* **SET EXERCISE**
Rewrite every line from the one containing "What is the distance between" through the one containing "0.10 metres", inclusive, with the requests left unchanged. In the answers, multiply each distance by 2 and round it to the number of decimals it had, rounding halves up.

* **Scene-based reasoning records**
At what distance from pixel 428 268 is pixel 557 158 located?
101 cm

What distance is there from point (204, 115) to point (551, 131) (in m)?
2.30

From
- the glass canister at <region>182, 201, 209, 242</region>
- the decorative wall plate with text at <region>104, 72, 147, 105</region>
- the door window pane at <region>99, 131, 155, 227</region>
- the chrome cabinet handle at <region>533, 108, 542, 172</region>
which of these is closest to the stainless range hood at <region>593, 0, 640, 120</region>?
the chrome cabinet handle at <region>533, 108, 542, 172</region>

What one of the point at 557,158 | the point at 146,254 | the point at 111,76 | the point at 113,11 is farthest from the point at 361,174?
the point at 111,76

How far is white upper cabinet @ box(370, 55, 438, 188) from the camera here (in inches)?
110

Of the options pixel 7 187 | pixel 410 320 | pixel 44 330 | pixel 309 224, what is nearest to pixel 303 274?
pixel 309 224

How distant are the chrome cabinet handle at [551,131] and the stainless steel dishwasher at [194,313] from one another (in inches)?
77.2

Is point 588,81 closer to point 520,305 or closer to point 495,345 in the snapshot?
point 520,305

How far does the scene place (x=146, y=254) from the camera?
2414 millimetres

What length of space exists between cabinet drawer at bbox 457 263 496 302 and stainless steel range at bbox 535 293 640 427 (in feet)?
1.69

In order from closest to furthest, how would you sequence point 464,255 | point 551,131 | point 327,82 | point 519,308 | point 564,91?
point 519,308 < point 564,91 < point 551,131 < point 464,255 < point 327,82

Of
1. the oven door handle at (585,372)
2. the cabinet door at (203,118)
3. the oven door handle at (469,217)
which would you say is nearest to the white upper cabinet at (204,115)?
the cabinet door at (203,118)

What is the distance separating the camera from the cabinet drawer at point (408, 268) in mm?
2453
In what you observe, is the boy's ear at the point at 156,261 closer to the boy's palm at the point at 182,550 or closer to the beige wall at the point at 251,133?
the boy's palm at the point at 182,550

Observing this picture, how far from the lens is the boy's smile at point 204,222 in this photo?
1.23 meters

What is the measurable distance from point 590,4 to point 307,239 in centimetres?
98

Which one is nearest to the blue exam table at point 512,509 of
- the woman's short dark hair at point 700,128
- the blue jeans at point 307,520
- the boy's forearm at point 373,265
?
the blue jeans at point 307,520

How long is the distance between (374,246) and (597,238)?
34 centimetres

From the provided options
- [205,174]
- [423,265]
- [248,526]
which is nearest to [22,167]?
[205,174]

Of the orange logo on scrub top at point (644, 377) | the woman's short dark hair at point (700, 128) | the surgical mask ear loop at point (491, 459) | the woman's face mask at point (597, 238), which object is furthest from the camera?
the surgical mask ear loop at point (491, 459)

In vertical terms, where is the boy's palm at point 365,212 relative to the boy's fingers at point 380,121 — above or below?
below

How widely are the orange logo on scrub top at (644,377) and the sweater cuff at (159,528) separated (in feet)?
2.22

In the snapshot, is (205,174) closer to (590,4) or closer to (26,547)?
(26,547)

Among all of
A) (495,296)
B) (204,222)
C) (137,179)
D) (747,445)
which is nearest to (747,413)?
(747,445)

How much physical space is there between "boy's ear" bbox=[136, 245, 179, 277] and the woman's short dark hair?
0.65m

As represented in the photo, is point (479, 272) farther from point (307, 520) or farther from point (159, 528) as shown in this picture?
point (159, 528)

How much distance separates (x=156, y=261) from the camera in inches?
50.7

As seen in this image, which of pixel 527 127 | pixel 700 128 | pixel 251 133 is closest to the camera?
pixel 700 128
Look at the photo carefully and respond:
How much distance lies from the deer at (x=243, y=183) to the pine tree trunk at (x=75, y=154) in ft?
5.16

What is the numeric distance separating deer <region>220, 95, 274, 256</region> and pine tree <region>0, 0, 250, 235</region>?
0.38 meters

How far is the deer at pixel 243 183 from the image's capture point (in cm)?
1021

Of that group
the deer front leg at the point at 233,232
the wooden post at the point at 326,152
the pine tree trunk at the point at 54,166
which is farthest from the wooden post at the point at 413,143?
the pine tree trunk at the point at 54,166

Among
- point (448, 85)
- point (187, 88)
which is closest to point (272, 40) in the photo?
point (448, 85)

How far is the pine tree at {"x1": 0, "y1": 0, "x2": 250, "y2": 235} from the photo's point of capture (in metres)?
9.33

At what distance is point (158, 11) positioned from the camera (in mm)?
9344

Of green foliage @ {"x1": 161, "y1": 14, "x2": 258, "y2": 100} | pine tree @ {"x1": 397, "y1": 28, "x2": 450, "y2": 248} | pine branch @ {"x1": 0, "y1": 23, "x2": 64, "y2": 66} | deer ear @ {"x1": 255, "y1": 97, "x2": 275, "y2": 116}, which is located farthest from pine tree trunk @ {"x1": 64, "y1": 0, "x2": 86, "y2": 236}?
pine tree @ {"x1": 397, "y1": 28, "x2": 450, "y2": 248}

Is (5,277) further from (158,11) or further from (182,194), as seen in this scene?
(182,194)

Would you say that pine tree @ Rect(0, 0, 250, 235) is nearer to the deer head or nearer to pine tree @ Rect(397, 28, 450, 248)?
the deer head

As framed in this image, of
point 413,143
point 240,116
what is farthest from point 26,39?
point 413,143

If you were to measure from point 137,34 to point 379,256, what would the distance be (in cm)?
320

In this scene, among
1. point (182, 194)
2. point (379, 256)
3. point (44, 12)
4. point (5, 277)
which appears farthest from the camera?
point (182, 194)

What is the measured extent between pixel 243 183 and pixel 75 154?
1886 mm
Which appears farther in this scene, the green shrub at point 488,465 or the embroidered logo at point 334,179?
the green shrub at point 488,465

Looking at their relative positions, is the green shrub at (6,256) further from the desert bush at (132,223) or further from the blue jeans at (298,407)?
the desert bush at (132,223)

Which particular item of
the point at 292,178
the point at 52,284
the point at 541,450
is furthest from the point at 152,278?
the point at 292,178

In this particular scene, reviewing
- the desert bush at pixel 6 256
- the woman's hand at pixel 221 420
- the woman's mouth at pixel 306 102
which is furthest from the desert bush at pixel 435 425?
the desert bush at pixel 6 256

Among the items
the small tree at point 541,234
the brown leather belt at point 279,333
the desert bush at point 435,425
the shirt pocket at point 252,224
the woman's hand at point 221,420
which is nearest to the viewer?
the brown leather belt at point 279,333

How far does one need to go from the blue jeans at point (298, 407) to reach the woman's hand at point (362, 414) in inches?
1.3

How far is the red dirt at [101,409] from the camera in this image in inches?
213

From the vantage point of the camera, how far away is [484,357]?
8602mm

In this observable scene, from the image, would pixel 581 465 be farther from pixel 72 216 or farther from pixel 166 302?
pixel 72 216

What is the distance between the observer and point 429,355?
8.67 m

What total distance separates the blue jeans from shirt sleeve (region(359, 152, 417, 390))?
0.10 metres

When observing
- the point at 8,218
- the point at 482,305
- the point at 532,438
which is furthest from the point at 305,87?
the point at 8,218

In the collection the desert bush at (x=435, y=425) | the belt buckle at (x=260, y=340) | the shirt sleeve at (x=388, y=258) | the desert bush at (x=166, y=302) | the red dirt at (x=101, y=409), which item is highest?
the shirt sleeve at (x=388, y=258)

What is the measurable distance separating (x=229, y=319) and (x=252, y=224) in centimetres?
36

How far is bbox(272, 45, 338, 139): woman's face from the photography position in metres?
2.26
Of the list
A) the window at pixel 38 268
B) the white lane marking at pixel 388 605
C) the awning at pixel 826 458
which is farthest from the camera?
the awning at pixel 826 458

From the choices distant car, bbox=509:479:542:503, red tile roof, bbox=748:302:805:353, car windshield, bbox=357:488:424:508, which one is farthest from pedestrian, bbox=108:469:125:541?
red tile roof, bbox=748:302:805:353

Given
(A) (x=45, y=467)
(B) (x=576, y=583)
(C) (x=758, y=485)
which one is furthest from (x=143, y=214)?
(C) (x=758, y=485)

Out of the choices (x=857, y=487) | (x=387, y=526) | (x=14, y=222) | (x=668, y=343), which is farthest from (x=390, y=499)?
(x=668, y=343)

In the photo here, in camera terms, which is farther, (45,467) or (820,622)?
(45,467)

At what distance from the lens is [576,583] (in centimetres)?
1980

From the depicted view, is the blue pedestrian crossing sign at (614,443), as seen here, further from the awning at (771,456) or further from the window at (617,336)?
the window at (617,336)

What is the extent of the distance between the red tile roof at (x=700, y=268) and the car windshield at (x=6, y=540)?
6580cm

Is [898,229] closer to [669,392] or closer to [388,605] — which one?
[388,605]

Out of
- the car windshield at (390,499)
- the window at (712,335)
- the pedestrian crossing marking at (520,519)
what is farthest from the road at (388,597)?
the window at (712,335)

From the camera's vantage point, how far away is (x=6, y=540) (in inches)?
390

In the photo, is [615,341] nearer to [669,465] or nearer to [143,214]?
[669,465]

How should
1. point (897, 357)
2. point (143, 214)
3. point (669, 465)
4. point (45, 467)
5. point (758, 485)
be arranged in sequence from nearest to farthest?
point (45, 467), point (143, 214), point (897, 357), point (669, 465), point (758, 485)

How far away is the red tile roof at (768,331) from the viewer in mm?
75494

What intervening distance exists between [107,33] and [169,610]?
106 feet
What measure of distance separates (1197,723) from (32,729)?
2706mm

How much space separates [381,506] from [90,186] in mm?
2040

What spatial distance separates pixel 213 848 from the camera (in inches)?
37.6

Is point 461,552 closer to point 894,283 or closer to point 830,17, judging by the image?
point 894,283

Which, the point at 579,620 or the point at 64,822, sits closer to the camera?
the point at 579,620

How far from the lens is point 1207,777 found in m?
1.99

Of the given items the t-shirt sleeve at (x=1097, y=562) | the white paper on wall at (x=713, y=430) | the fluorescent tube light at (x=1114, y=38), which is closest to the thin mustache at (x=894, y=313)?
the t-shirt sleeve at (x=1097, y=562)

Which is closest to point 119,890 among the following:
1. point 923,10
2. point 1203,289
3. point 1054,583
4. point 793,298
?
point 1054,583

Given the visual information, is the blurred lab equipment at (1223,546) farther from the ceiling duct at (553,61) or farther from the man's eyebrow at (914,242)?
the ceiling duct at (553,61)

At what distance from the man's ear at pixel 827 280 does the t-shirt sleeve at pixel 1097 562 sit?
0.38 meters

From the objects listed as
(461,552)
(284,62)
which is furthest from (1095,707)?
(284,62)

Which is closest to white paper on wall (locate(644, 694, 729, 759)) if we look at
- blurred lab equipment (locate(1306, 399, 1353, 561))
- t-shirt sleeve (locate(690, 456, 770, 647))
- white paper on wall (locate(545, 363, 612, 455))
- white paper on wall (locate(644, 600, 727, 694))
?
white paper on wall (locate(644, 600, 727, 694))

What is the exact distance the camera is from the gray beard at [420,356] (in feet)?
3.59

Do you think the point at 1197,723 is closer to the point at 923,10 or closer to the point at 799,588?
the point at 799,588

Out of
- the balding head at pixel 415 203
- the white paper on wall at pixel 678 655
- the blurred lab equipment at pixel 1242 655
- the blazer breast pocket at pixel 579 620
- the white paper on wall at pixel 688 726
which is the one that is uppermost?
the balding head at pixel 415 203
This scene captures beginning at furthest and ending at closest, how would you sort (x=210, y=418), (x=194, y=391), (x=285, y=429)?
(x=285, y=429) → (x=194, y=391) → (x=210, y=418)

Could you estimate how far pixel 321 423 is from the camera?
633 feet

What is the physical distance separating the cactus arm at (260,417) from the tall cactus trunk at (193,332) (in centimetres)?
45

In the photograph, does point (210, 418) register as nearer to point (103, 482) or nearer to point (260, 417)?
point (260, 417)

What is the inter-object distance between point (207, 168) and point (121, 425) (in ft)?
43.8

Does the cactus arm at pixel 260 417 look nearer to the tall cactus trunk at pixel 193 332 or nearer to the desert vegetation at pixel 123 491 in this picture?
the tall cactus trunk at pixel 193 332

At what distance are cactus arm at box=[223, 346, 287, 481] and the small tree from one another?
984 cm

* **EXERCISE ANSWER**
What is the distance between the observer and point 429,355?
17.34 m

What total distance separates the blue jeans from shirt sleeve (region(359, 152, 417, 390))?
0.20 metres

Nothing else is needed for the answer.